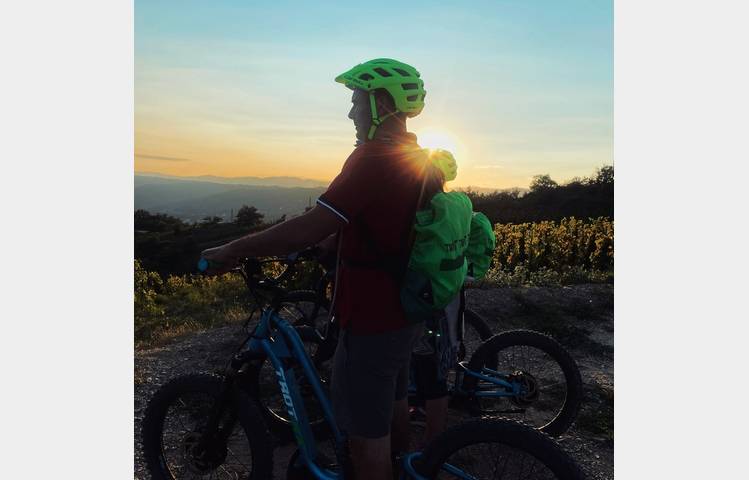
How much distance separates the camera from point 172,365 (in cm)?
544

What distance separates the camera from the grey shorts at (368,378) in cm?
241

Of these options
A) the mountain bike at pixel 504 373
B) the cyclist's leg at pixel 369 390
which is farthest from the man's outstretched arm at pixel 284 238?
the mountain bike at pixel 504 373

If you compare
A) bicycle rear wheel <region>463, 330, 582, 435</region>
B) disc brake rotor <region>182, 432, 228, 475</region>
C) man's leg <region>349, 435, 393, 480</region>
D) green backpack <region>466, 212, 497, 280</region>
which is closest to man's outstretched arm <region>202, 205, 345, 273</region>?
man's leg <region>349, 435, 393, 480</region>

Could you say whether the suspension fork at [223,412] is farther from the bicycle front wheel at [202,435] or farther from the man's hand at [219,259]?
the man's hand at [219,259]

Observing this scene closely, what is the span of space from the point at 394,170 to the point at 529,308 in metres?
5.53

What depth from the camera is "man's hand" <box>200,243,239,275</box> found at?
247 centimetres

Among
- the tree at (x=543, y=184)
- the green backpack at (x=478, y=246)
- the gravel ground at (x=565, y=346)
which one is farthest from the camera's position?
the tree at (x=543, y=184)

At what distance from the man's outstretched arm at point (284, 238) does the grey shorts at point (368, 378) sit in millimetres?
457

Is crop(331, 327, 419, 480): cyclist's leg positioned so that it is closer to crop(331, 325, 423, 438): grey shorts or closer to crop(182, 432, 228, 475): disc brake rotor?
crop(331, 325, 423, 438): grey shorts

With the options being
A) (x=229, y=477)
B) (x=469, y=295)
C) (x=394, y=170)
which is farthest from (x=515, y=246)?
(x=394, y=170)

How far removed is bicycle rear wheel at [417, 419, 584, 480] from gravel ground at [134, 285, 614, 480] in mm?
1667

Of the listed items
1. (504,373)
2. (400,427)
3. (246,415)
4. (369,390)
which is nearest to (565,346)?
(504,373)

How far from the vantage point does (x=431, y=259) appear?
2.36 metres

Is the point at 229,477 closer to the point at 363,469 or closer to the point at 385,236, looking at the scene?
the point at 363,469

§ Stated exercise: Revise the material above by changing every "gravel ground" to "dirt path" and keeping everything else the same. Omit the pictures from your version.

§ Answer to the problem:
How much distance separates the camera from point 172,365 (in cm)?
544

What distance separates the camera from the grey shorts at (368,378) in cm?
241

Of these options
A) the mountain bike at pixel 504 373
B) the cyclist's leg at pixel 369 390
which is farthest from the man's outstretched arm at pixel 284 238?
the mountain bike at pixel 504 373

If you compare
A) bicycle rear wheel <region>463, 330, 582, 435</region>
B) disc brake rotor <region>182, 432, 228, 475</region>
C) man's leg <region>349, 435, 393, 480</region>
D) green backpack <region>466, 212, 497, 280</region>
which is closest to man's outstretched arm <region>202, 205, 345, 273</region>?
man's leg <region>349, 435, 393, 480</region>

Could you say whether the suspension fork at [223,412] is farther from the bicycle front wheel at [202,435] or farther from the man's hand at [219,259]?
the man's hand at [219,259]

Observing this scene closely, what is the span of space from the point at 394,170 to the point at 529,308 in metres?
5.53

What depth from the camera is "man's hand" <box>200,243,239,275</box> found at?
247 centimetres

Among
- the tree at (x=543, y=184)
- the green backpack at (x=478, y=246)
- the dirt path at (x=565, y=346)
which one is farthest from the camera's position?
the tree at (x=543, y=184)

At what distance from the man's outstretched arm at point (284, 238) does the grey shorts at point (368, 378) sit in millimetres?
457

Is crop(331, 327, 419, 480): cyclist's leg positioned so that it is closer to crop(331, 325, 423, 438): grey shorts or closer to crop(182, 432, 228, 475): disc brake rotor?
crop(331, 325, 423, 438): grey shorts

With the options being
A) (x=229, y=477)
B) (x=469, y=295)
C) (x=394, y=170)
which is farthest from (x=515, y=246)?
(x=394, y=170)

How far removed is bicycle rear wheel at [417, 419, 584, 480] from dirt path at [134, 285, 614, 480] in mm?
1667

Of the listed items
1. (504,373)
2. (400,427)
3. (246,415)
4. (369,390)
which is nearest to (565,346)?
(504,373)

How far from the vantage point does (x=431, y=259) appear?
2.36 metres

Is the point at 229,477 closer to the point at 363,469 or closer to the point at 385,236, looking at the scene?
the point at 363,469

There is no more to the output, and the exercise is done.